To whom? Juniper, obviously, but also DriveNets, both companies I talked about in a blog last week in connection with new-network competition. If DriveNets is indeed winning most of the deals where operators are looking for a shift away from at least the traditional router vendors, then it might well be able to do even better and with a broader swathe of operators, if it had aggressive new-network positioning. If Juniper saw that risk and responded by taking advantage of the fact that its “Cloud Metro” story was at least a positioning on-ramp to the new-network model, two vendors would now be doing the right thing and Cisco would still be waiting to fast-follow.

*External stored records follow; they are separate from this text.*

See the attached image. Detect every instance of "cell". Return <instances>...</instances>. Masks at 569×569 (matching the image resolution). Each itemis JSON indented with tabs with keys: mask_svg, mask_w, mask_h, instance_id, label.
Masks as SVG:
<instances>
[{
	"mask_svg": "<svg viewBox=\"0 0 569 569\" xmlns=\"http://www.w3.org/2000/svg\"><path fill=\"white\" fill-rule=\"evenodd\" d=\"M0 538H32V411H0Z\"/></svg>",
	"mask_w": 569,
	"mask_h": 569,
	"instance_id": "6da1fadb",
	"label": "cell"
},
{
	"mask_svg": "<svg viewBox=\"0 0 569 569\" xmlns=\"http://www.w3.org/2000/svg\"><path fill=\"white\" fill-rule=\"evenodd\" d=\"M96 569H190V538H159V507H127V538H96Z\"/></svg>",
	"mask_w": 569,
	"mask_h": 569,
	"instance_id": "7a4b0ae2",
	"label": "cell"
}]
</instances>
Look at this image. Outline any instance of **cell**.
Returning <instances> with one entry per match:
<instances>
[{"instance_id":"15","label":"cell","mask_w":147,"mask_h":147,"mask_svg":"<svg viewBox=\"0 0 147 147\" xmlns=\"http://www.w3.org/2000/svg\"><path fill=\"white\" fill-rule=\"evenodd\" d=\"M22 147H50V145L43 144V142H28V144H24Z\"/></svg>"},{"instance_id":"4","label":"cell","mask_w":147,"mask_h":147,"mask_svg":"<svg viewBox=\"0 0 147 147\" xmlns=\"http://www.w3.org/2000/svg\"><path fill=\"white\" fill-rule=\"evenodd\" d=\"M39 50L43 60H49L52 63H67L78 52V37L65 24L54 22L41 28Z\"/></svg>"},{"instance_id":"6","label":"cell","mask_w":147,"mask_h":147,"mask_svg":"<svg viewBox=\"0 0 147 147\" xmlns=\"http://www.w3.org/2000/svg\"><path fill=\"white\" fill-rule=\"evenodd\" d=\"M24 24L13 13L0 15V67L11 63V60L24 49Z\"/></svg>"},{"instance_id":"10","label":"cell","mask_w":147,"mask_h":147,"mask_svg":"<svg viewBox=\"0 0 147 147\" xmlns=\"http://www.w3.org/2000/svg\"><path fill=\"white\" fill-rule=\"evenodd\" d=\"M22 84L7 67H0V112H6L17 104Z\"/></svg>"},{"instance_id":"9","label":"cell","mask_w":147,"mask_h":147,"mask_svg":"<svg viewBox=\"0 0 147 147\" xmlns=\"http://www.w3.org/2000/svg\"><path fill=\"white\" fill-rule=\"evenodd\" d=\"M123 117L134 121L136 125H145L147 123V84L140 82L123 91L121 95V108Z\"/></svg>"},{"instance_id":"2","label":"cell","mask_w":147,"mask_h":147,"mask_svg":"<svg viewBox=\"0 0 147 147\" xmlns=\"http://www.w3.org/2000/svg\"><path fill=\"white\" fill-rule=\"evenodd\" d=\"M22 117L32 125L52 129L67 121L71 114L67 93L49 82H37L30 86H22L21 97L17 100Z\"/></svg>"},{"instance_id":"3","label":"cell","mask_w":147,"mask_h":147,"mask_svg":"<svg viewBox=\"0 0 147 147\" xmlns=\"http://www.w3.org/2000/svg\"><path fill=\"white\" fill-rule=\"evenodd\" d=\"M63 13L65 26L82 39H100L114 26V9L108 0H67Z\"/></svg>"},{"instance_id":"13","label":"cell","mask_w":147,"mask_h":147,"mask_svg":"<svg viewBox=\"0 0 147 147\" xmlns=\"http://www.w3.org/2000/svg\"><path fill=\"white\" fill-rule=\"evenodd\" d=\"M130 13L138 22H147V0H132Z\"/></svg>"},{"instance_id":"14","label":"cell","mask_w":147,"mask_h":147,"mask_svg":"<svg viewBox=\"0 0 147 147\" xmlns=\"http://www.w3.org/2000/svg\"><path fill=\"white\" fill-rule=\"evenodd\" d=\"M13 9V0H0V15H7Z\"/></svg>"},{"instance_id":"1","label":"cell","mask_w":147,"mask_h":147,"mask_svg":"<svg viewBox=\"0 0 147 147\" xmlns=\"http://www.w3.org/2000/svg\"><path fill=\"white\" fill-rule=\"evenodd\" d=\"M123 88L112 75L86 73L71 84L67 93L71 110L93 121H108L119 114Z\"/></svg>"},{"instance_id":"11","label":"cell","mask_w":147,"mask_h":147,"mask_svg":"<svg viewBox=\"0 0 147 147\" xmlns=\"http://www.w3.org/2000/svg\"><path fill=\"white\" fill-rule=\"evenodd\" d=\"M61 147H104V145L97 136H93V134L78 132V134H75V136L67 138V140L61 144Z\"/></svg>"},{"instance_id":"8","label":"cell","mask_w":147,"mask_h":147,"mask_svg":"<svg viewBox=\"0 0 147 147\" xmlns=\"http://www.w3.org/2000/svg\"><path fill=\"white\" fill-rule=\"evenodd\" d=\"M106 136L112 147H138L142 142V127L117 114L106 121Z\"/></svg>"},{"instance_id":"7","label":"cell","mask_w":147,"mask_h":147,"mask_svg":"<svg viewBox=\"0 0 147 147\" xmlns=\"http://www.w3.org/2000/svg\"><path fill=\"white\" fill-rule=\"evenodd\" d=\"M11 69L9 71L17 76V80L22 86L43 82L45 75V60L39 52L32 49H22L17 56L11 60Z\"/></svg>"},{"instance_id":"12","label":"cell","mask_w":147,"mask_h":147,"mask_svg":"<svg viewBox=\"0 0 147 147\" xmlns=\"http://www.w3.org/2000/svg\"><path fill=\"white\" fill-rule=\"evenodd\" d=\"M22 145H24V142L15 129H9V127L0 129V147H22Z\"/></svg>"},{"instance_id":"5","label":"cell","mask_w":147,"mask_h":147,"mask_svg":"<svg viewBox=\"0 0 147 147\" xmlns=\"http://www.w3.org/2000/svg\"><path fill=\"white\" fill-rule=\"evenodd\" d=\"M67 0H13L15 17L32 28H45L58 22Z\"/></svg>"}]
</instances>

I think that’s the strategic risk that some Street analysts see, and why they’d like some transformational M&A from Cisco. I’m not saying that the Street knows about or believes in my new-network model, but they surely see that the current model is under pressure and that there will be, at the very least, commoditization risk to vendors who can’t differentiate themselves beyond that current model. Thus, the Street may not see the specific thing that Cisco should be preparing for, but they want them to prepare for something because they believe that commoditization (via vendors like DriveNets, perhaps?) is going to bite Cisco down the line.
What this all means is that Cisco is fairly secure in riding the old-network wave through the next quarter or two. Going beyond that to the end of the year, without some credible strategy to boost revenues and sustain margins, may cause the Street to get worried and punish the stock. Going well into 2023 with the same gaps, and Cisco may be vulnerable to new-network positioning by competitors. Don’t worry yet, Cisco, in other words, but don’t get too comfortable either.